NEW YORK —
Volatility is most pronounced in the four neighboring states of Illinois, Indiana, Ohio and Kentucky. Of the biggest 50 one-day swings in gasoline prices over the past three years, 41 were in those four states. Michigan is also plagued by especially high volatility. Flint, Michigan is second only to Kokomo in average daily price changes this year.
Analysts say a major upgrade underway at BP’s enormous Whiting Refinery in Northwest Indiana that processes 413,000 barrels of oil per day and serves much of the region is partly to blame. Construction has kept output lower, especially during the first half of 2013.

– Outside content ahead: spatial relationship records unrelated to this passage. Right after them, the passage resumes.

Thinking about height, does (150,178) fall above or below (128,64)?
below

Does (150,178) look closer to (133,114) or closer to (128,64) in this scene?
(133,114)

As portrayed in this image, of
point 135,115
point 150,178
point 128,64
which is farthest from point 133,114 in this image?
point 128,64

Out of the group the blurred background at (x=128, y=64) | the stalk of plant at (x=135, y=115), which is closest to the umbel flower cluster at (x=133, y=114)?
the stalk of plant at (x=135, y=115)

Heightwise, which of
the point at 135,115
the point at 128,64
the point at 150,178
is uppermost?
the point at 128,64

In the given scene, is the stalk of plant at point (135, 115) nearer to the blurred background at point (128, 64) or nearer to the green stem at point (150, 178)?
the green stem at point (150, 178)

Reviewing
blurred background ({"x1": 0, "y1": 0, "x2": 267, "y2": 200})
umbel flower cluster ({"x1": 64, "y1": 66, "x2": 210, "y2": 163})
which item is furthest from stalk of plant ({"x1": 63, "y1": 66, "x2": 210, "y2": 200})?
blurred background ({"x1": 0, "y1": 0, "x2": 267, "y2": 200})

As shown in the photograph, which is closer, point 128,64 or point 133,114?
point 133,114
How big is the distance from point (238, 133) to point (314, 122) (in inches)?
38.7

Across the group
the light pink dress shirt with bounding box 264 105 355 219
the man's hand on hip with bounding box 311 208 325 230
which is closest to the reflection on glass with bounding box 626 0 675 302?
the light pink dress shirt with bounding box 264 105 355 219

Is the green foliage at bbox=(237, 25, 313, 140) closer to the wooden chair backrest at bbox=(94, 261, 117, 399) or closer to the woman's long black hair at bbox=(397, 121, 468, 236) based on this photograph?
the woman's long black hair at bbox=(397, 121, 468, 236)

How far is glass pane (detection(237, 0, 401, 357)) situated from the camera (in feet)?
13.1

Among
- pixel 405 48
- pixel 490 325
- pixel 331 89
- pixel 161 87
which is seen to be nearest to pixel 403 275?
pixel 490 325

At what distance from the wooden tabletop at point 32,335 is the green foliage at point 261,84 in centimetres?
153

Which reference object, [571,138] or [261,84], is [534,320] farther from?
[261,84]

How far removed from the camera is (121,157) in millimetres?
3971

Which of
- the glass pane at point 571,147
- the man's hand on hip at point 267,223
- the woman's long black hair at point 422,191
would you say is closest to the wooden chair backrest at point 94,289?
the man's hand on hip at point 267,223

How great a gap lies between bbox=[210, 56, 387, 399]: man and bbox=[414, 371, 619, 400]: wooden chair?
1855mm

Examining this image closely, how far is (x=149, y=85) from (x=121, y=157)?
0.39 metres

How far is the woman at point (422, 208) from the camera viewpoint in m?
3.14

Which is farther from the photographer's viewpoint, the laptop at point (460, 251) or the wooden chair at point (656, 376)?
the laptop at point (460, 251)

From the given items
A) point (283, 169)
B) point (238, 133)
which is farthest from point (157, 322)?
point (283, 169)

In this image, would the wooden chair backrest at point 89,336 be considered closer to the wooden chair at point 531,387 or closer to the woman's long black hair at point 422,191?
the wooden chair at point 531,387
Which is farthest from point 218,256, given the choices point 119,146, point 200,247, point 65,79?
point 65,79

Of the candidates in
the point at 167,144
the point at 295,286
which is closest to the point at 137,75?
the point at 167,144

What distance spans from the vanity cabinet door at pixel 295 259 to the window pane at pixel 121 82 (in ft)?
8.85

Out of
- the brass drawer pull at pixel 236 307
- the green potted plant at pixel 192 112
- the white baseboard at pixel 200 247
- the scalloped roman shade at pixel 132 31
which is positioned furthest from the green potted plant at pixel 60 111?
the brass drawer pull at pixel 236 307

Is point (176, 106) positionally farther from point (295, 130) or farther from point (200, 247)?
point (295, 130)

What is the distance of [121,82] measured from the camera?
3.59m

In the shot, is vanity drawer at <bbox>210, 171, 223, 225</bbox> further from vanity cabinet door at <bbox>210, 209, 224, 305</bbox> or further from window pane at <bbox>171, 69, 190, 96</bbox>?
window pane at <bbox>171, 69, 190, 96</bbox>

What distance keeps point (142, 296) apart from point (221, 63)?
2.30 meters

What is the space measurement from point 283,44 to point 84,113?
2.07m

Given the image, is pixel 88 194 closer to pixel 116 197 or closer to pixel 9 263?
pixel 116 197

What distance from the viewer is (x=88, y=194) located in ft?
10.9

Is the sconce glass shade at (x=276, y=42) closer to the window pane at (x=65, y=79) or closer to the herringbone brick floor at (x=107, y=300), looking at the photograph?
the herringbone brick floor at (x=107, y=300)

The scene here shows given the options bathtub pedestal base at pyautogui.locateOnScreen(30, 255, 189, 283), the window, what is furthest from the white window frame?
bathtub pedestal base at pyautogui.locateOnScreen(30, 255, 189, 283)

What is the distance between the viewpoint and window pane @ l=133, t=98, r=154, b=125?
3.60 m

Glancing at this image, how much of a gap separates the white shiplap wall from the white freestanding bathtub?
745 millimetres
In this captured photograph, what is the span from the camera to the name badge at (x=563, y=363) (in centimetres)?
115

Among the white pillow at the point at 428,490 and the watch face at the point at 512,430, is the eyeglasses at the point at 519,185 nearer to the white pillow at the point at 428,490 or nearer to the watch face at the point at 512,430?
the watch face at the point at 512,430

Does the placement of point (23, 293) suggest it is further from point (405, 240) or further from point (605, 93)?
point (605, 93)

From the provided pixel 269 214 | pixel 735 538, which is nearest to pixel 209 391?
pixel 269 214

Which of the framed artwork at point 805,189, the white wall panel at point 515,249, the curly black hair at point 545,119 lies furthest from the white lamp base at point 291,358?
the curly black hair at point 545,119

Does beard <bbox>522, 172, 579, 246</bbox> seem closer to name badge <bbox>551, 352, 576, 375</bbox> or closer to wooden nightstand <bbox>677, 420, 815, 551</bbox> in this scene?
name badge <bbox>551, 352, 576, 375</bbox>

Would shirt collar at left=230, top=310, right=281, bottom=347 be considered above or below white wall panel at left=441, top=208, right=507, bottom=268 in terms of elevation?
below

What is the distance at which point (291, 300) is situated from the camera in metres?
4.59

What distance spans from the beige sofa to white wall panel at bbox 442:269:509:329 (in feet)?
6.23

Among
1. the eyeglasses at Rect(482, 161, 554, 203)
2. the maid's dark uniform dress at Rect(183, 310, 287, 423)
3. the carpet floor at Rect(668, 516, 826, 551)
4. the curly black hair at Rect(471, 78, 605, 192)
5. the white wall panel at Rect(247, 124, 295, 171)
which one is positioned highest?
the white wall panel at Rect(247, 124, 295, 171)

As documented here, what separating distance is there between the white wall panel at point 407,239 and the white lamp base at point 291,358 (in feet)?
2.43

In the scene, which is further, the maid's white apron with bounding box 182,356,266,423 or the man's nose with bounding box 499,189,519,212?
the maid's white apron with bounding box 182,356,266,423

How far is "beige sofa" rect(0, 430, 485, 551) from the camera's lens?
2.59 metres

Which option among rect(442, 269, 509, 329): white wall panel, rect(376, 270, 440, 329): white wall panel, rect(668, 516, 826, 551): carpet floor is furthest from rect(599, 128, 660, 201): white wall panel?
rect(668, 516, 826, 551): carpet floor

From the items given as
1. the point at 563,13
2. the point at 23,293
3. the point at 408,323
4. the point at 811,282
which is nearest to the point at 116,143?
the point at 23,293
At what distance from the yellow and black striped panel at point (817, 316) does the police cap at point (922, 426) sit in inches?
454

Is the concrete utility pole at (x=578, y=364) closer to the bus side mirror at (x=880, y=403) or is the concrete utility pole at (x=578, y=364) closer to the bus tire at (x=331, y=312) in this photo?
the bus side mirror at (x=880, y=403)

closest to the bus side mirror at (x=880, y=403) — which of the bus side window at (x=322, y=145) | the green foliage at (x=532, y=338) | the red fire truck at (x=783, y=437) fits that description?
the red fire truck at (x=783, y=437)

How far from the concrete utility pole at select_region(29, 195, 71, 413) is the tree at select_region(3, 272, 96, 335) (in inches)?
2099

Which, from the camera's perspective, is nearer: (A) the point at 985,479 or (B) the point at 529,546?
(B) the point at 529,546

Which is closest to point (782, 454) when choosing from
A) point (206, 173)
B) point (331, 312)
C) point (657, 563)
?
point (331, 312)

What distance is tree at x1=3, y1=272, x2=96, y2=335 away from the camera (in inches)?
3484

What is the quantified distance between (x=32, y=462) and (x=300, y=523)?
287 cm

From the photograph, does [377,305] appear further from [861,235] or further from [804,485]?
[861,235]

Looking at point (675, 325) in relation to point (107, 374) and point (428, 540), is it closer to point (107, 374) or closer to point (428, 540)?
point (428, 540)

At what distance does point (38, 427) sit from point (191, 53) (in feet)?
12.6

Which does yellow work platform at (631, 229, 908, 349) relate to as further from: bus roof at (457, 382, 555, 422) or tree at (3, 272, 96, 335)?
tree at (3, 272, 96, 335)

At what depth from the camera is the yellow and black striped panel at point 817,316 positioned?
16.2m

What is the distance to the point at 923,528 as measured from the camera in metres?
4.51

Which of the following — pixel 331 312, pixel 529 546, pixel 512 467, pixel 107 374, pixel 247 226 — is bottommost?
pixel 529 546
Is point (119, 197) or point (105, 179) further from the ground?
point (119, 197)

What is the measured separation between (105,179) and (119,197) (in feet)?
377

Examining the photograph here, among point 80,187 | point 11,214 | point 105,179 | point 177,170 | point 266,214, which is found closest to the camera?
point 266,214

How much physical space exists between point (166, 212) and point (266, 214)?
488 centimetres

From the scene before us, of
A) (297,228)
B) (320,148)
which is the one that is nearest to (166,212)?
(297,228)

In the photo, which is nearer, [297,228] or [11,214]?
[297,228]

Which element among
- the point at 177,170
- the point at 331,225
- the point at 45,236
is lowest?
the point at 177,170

When output at a local refinery falls, fuel terminals must be filled with gasoline from refineries further away. That raises shipping costs, and it lowers supplies throughout the region.
California was a trouble spot in 2012. Prices spiked there last fall to a record $4.67 per gallon after an Exxon refinery in Southern California briefly lost power at a time when a Chevron refinery in Richmond, Calif. was operating at a lower rate following a fire.
Amy Myers Jaffe, an energy policy expert at the University of California, Davis, suggests that refiners should be required by regulators to keep a minimum level of refined fuel in inventory, as is done in Europe, to help protect against sharp price spikes.
That might help people like Mike Barnett, who spends about $250 a day on fuel for his small business in Kokomo installing underground lines for telecom companies. He puts just a quarter or half a tank of gas in his vans and trucks when the price gets high and then waits for a better deal.
“You just can’t come and get gas like you used to,” he said.